Bigfoot, a Fascination for Decades

Becca LongabuccoStaff Writer

 

Let’s face it: We love Bigfoot. We enjoy the occasional story of an alleged sighting that flashes on the news. We find ourselves stumbling across a documentary of sasquatch searchers while flipping through channels and hearing the buzz about a colossal footprint found near some campsite out west, even if we don’t admit it.  Let’s not forget Bigfoot’s circle of pals – good old Nessie, the Loch Ness Monster; the Yeti, the Abominable Snowman of the Himalayas; Mokele Mbembe, the living water dinosaur of the African Congo and other legendary beasts who have been culturally adored for centuries.  bigfootWe yearn to delve into the mysterious realm of possibility, relishing the eerie thrill that surrounds what is spoken of, but not proven.  We love adding dimension to a world that is much too often flat.
From a logical standpoint, it’s this deeply rooted desire for the great unknown that fosters our creation of it.  It’s too boring to settle for a commonplace explanation when finding unusual tracks in the dirt.  We want the reasoning to hold a surreal level of intrigue in which we can free ourselves from our mundane lives, so we’re repeatedly guilty of shaping evidence to fit a theory – not the other way around.  Some go so far as to become professional cryptozoologists (people who study cryptids – creatures that are not scientifically recognized) who adamantly advocate for the existence of legendary animals.
Two researchers, however, are fighting to break this cycle of science being fueled by beliefs.  In their new book, “Abominable Science! Origins of Bigfoot”, “Nessie”, and “Other Cryptids”, writer Daniel Loxton and paleontologist Daniel R. Prothero follow the scientific method of deriving probable conclusions through concrete evidence in reference to cryptids.
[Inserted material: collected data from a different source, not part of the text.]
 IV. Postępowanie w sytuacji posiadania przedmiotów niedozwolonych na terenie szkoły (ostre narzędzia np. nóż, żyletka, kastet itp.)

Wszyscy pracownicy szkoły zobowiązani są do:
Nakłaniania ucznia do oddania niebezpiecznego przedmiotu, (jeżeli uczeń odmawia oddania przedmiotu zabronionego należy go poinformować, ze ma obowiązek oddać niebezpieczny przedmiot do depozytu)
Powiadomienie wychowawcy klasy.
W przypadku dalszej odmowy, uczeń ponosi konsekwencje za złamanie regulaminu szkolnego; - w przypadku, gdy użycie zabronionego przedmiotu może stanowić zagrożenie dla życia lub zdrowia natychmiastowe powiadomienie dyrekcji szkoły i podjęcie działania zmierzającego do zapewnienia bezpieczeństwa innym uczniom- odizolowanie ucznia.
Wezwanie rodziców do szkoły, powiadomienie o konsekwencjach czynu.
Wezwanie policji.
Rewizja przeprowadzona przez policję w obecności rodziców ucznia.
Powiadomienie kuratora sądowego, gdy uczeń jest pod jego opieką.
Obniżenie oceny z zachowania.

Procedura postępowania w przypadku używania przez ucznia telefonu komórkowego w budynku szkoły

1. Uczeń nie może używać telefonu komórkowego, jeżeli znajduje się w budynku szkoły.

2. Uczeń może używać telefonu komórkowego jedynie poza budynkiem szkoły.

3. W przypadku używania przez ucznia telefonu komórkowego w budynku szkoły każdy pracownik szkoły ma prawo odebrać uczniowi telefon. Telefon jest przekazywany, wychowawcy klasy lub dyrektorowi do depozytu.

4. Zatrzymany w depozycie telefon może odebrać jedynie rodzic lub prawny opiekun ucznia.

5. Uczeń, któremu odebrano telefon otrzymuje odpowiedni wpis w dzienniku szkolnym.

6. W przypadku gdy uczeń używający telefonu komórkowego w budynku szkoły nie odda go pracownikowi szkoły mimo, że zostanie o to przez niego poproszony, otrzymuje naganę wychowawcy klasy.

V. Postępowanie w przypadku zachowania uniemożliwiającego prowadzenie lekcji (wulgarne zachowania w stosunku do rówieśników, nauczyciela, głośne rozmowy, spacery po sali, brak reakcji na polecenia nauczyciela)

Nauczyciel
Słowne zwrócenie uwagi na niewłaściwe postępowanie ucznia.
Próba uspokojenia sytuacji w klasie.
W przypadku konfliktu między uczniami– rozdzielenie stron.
In an interview with Rachel Hartigan Shea from National Geographic, the two authors discussed their mission to denounce folklore, lacking evidence and unreliable eyewitness accounts by instating the basic rules of general science and thereby applying common logic to the plausibility of the creatures’ existences.
“They should have been spotted a long time ago if they really did exist,” said Prothero of the cryptids. “The cryptozoologists never asked the question, “Well, how did the monster get in the lake if the lake was completely under ice, the lakes are all landlocked and there’s no way for a marine creature to get there at all?” Those are all things that are not news to geologists, they’re not news to biologists, but they’re apparently news to cryptozoologists.”  Loxton commented that “failing to find evidence is evidence that that thing does not exist.”
When asked about encounters with people who swore they’d seen one of the animals in question, Prothero stressed that “we are notoriously bad witnesses.”  The legend of a cryptid, when ingrained in someone’s mind, can prompt that person’s sight to be fooled into capturing what would be considered legend.  In this way, peoples’ beliefs in these enthralling myths are descended from their longing to be enthralled.